This repository contains a nexstrain build for Lassa virus GPC with predicted antibody escape scores mapped onto the tree. The analysis is performed using the dmsa_pred package. This repo is currently set up to run the data as presented in the manuscript Deep mutational scanning reveals functional constraints and antigenic variability of Lassa virus glycoprotein complex.
For those unfamiliar with Nextstrain, we recommend checking out the Nextstrain documentation before reading further.
To run the pipeline, install snakemake following their documentation, This pipeline has been tested with versions >= 8.4.11
then clone this repository and the submodules
git clone https://github.com/matsengrp/LASV-manuscript-nextstrain-dmsa.git --recurse-submodules
Run the pipeline with the following command
snakemake --use-conda --cores 2 --configfile config/config.yaml
Alternatively, the pipeline can be run on a server via Slurm with the following command:
sbatch run_snakemake_cluster.bash
Each rule currently uses the environment specified in
my_profiles/dmsa_pred/dmsa_env.yaml.
The configuration file specified above provides paths to the
Lassa GPC sequences and escape data within the
LASV_Josiah_GP_DMS submodule.
The pipeline will output a JSON file(s) under the auspice/
directory
that can be visualized with auspice software.

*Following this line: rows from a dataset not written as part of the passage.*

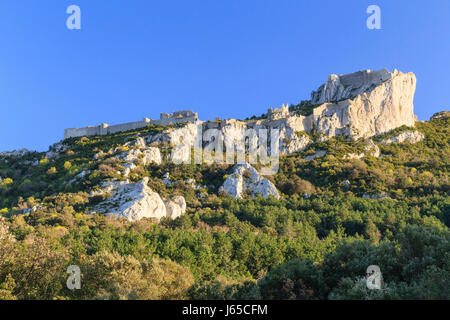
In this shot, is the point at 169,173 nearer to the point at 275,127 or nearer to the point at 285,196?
the point at 285,196

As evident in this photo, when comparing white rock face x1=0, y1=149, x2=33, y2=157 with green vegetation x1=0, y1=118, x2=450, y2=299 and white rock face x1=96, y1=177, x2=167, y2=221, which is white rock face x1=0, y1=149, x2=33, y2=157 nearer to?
green vegetation x1=0, y1=118, x2=450, y2=299

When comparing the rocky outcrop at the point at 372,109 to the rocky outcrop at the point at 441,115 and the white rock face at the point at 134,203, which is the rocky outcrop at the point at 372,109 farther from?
the white rock face at the point at 134,203

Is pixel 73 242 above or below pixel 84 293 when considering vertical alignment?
above

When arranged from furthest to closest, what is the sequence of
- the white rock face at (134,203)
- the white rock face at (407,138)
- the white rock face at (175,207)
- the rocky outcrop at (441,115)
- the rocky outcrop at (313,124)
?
the rocky outcrop at (441,115) → the white rock face at (407,138) → the rocky outcrop at (313,124) → the white rock face at (175,207) → the white rock face at (134,203)

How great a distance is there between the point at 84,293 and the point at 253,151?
53294mm

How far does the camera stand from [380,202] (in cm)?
5003

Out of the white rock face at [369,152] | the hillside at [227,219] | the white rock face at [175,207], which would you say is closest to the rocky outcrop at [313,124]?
the hillside at [227,219]

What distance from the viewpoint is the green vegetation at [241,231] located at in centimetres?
1781

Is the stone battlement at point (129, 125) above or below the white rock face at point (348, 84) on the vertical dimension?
below

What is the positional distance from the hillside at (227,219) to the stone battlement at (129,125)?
3116mm

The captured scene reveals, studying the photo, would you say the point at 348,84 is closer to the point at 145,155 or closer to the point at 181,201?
the point at 145,155

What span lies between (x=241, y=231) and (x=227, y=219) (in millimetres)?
3290

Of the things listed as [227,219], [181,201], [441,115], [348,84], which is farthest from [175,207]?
[441,115]
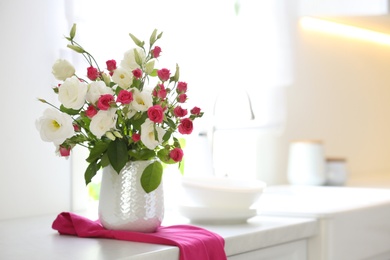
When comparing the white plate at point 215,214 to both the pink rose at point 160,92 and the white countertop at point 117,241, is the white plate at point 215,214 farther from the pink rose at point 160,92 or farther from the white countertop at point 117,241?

CSV's of phenotype predictions can be found under results/dmsa-phenotype/
Lassa virus GPC sequences and metadata are downloaded as described in the LASV_phylogeny_analysis directory that is part of the LASV_Josiah_GP_DMS repository.
Configuration takes place within the Snakefile
and the config/config.yaml
files. The Snakefile
can be read top-to-bottom, each rule
specifies its file inputs and output and also its parameters. The config/config.yaml
is important for configuring the DMSA phenotype prediction component of this build (e.g., paths to the deep mutational scanning directories for escape data).